Reber, Jim, Independent Banker

Insight into the Fed's favorite inflation gauge

Those of us who have a vested interest in the level and direction of Fed Funds know the new Federal Reserve Chairman Ben Bernanke is going to have his every word carefully scrutinized, and his every move closely watched, as we try to get a grasp on the nuances of his administrative style.

Will the chairman be an inflation hawk as some Fed watchers suspect? Will he attempt to perform a very public ballet in balancing the economic expansion versus price stability issue at which his predecessor, Alan Greenspan, proved to be so proficient?

At the very heart of this debate is the measurement of inflation-both historic and anticipated. And, as we shall see, the various measurements of price level changes have been experiencing a departure from their historical patterns. It would therefore be instructive to review the more popular inflation indices, and their current levels, to get a grasp on some of the most important data which the Federal Open Market Committee has at its disposal when making monetary policy decisions.

Traditional Yardstick

If someone asks you, "Where is inflation running?" what would be the most likely basis for your answer? I would most likely use the Consumer Price Index (CPI) yearover- year change-the "overall" rate-for several reasons.

One, it is a very easy-to-find index; the monthly announcement is usually prominently displayed in any number of market letters, newspapers or business-related Web sites.

Two, CPI takes into account a basket of goods and services which the Bureau of Labor Statistics tells us represents the American consumer's likely buying activities. The index should therefore be fairly true to the change in costs for the goods and services being measured.

Three, year-over-year annualizing takes out monthly aberrations. And four, it is a very popular measurement for cost-of-living adjustments for numerous privatesector employers, and is the designated index the Social Security Administration uses for changes in its monthly payments to retirees.

Normally, the overall rate and the "core" rate (which excludes the volatile food and energy components) run very closely to one another. The bond market pays close attention to the core rate. Over the last 20 years, the overall and core CPI have averaged an annual increase of 3.1 percent and 3.0 percent, respectively. One could reasonably argue that ignoring food and energy was appropriate from a long-term perspective.

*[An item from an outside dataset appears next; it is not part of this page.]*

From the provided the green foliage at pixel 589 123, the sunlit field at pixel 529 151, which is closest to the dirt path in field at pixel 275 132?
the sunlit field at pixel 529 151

More recently, however, there has been a disconnect in the relationship between the two. For example, in 2005 the overall and core rates rose 3.4 percent and 2.2 percent, respectively (see Table 1). Ignoring the more volatile sectors has become very difficult as we've noticed that it takes a fifty to fill up the family Hummer.

Wholesale Measures

Another commonly referred-to inflation gauge is the Producer Price Index (PPI). Like its cousin CPI, PPI is released monthly by the BLS in both an overall and core form. It does have some differences (e.g., it measures only input prices of goods), which could cause it to not track consumer prices very well.

Globalization, excess capacity and improved productivity all conspired to push the PPI into negative territory on a year-overyear basis between October 2001 and October 2002.